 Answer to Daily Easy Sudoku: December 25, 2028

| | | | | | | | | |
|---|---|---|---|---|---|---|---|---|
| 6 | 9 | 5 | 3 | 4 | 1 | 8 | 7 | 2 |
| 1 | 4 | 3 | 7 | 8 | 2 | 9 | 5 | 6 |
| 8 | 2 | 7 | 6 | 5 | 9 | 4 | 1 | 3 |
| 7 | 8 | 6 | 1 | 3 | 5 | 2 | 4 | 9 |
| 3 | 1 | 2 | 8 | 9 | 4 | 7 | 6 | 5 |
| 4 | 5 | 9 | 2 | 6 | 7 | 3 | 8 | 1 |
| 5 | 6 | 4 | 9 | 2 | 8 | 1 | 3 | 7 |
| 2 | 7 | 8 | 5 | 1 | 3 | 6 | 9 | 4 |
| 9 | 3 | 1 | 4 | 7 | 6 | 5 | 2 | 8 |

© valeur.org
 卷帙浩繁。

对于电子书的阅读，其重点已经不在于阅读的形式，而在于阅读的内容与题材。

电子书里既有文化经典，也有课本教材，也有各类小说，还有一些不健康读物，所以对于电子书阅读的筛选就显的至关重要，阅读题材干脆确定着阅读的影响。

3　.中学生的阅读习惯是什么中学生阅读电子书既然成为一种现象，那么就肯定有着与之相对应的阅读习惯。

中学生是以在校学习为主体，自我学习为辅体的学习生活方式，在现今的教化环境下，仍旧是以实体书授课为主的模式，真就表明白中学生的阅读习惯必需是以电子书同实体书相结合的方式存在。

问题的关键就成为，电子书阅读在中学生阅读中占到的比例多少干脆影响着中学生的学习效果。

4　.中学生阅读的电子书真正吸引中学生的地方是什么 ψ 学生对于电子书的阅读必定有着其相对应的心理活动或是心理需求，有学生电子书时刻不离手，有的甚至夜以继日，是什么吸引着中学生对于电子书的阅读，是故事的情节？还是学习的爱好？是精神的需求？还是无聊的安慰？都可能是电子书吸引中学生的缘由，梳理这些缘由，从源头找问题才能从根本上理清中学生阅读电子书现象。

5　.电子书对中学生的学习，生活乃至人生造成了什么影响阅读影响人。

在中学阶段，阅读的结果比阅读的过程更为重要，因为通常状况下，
######
▶ **Exercise aim**
Would you copy the data exactly as shown above?

▶ **Result for this exercise**
 Answer to Daily Easy Sudoku: December 25, 2028

| | | | | | | | | |
|---|---|---|---|---|---|---|---|---|
| 6 | 9 | 5 | 3 | 4 | 1 | 8 | 7 | 2 |
| 1 | 4 | 3 | 7 | 8 | 2 | 9 | 5 | 6 |
| 8 | 2 | 7 | 6 | 5 | 9 | 4 | 1 | 3 |
| 7 | 8 | 6 | 1 | 3 | 5 | 2 | 4 | 9 |
| 3 | 1 | 2 | 8 | 9 | 4 | 7 | 6 | 5 |
| 4 | 5 | 9 | 2 | 6 | 7 | 3 | 8 | 1 |
| 5 | 6 | 4 | 9 | 2 | 8 | 1 | 3 | 7 |
| 2 | 7 | 8 | 5 | 1 | 3 | 6 | 9 | 4 |
| 9 | 3 | 1 | 4 | 7 | 6 | 5 | 2 | 8 |

© valeur.org
 卷帙浩繁。

对于电子书的阅读，其重点已经不在于阅读的形式，而在于阅读的内容与题材。

电子书里既有文化经典，也有课本教材，也有各类小说，还有一些不健康读物，所以对于电子书阅读的筛选就显的至关重要，阅读题材干脆确定着阅读的影响。

3　.中学生的阅读习惯是什么中学生阅读电子书既然成为一种现象，那么就肯定有着与之相对应的阅读习惯。

中学生是以在校学习为主体，自我学习为辅体的学习生活方式，在现今的教化环境下，仍旧是以实体书授课为主的模式，真就表明白中学生的阅读习惯必需是以电子书同实体书相结合的方式存在。

问题的关键就成为，电子书阅读在中学生阅读中占到的比例多少干脆影响着中学生的学习效果。

4　.中学生阅读的电子书真正吸引中学生的地方是什么 ψ 学生对于电子书的阅读必定有着其相对应的心理活动或是心理需求，有学生电子书时刻不离手，有的甚至夜以继日，是什么吸引着中学生对于电子书的阅读，是故事的情节？还是学习的爱好？是精神的需求？还是无聊的安慰？都可能是电子书吸引中学生的缘由，梳理这些缘由，从源头找问题才能从根本上理清中学生阅读电子书现象。

5　.电子书对中学生的学习，生活乃至人生造成了什么影响阅读影响人。

在中学阶段，阅读的结果比阅读的过程更为重要，因为通常状况下，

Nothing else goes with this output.